Mixing speed adaptation: the mixing speed is controlled at 150-300r/min to ensure the uniform mixing of raw materials, and at the same time avoid excessive bubbles generated by high-speed mixing (bubbles will affect the leveling performance of subsequent coating construction).

2. System stability guarantee

Dynamic adjustment of pH value: The pH value should be monitored in real time during the reaction, and the pH value of the system should be controlled at 7.5-9.0 by neutralizing agents such as ammonia water and dimethyl ethanolamine (the adaptation range of different resin types is slightly different) to avoid resin hydrolysis caused by too low pH value and pigment flocculation caused by too high pH value.

Maintenance of emulsion system: the dosage of emulsifier should be accurate (accounting for 3%-5% of the total monomer), and compound emulsifier (anion+nonionic) should be given priority to improve stability; If there are signs of demulsification (such as delamination and precipitation) during the reaction, a small amount of emulsifier should be added in time and stirred evenly.

III. Precautions for Post-processing and Storage

Post-treatment process optimization: after the reaction, it needs to be cured (heat preservation and stirring for 1-2 hours) to ensure the full reaction of residual monomers (the content of residual monomers should be ≤ 0.1%); Filtering by a 200-300 mesh filter bag, removing gel particles and impurities generated in the reaction process, and improving the transparency and workability of the resin.

Storage conditions should be controlled: the resin products should be stored in a cool and ventilated environment, and the temperature should be controlled at 5-35℃ to avoid direct sunlight and low-temperature freezing (freezing will destroy the emulsion structure); Storage containers should be sealed to prevent moisture volatilization and foreign impurities from mixing. The shelf life is generally 6-12 months, and the stability should be checked regularly.
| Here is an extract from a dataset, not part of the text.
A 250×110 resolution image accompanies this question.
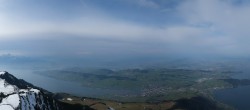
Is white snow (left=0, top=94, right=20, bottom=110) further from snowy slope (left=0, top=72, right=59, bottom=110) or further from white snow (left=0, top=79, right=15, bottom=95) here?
white snow (left=0, top=79, right=15, bottom=95)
Safe and environmentally friendly operation: keep the workshop ventilated during processing to avoid the accumulation of VOC and ammonia; The waste water needs to be neutralized (the pH value is adjusted to 6-9) before it is discharged, and the waste residue (such as filtered impurities and discarded raw materials) needs to be recycled by classification, which meets the environmental protection treatment standards.

Fourth, the main points of avoiding common problems

Avoid abnormal viscosity of resin: strictly control the solid content (the solid content of conventional waterborne resin is 40%-60%). When the viscosity is high, it can be diluted with appropriate amount of water, and when it is low, it needs to be supplemented with thickener (such as hydroxyethyl cellulose).

Prevent yellowing of finished products: choose anti-yellowing monomers (such as methyl methacrylate) and avoid using easily oxidized raw materials; Reduce the high temperature residence time during processing and keep away from oxidants during storage.